====== RECORDS PROVIDED ======

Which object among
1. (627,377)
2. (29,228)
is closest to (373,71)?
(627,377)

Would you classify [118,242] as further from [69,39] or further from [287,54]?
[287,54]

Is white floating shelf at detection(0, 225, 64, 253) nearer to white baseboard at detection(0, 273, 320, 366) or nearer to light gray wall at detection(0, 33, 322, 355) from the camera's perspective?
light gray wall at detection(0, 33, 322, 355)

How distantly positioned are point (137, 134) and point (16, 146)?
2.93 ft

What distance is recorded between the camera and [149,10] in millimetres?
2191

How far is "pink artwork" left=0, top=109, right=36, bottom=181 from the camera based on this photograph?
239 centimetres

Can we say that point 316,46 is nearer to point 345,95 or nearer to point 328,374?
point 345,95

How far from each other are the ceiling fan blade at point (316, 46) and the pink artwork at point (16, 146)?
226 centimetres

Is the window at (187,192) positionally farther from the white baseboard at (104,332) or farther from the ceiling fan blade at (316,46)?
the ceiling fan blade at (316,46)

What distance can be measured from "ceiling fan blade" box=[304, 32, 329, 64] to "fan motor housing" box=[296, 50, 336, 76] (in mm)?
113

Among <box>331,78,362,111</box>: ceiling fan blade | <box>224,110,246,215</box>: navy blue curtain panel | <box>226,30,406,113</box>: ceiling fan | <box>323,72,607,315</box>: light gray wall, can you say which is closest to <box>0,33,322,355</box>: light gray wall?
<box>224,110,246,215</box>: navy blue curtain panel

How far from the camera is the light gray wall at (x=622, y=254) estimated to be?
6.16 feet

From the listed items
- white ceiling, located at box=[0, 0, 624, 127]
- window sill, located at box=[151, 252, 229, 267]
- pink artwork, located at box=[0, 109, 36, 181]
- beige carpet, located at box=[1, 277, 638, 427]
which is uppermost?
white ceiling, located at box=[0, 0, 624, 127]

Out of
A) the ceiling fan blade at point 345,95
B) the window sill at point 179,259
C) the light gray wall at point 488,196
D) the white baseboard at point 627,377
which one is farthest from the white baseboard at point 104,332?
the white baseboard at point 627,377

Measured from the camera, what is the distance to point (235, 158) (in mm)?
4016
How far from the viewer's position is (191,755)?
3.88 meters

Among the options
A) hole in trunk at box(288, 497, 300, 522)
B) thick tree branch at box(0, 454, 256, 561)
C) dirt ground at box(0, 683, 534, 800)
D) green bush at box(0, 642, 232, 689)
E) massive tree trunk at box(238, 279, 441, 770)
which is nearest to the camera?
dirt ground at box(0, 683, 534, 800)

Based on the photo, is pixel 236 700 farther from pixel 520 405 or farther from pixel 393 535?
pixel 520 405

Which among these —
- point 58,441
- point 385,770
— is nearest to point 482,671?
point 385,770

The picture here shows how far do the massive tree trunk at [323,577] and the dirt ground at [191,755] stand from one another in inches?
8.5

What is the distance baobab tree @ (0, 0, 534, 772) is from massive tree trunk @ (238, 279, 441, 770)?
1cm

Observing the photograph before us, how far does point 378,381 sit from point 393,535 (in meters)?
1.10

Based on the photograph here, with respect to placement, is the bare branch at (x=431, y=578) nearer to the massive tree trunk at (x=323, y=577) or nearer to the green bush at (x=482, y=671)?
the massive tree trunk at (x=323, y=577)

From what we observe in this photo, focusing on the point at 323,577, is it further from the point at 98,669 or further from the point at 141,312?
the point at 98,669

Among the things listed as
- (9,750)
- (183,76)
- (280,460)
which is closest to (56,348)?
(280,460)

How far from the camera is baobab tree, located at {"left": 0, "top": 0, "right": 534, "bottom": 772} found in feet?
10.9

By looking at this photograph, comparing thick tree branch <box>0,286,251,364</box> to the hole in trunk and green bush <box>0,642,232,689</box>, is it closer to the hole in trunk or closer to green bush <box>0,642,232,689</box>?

======

WHAT YOU HAVE TO DO >>
Can you give the rows again, starting at the line containing "What is the distance baobab" and ending at the last row, with "baobab tree" changed to "acacia tree" and nothing else altered?

ANSWER TO THE EXERCISE >>
What is the distance acacia tree @ (0, 0, 534, 772) is from massive tree trunk @ (238, 279, 441, 770)?
1cm

Observing the photograph before us, how far does point 378,381 sit from point 393,535 (in meters)?
1.10

Based on the photograph here, with respect to placement, is the bare branch at (x=431, y=578) nearer to the massive tree trunk at (x=323, y=577) or nearer to the green bush at (x=482, y=671)?
the massive tree trunk at (x=323, y=577)

From what we observe in this photo, focusing on the point at 323,577, is it further from the point at 98,669 or further from the point at 141,312?
the point at 98,669

Among the things listed as
- (9,750)
- (183,76)
- (280,460)
which is closest to (56,348)?
(280,460)

How far from the camera is acacia tree, located at {"left": 0, "top": 0, "right": 534, "bottom": 772} found in feet?
10.9

By looking at this photograph, comparing thick tree branch <box>0,286,251,364</box> to the hole in trunk and green bush <box>0,642,232,689</box>, is it closer to the hole in trunk or closer to green bush <box>0,642,232,689</box>?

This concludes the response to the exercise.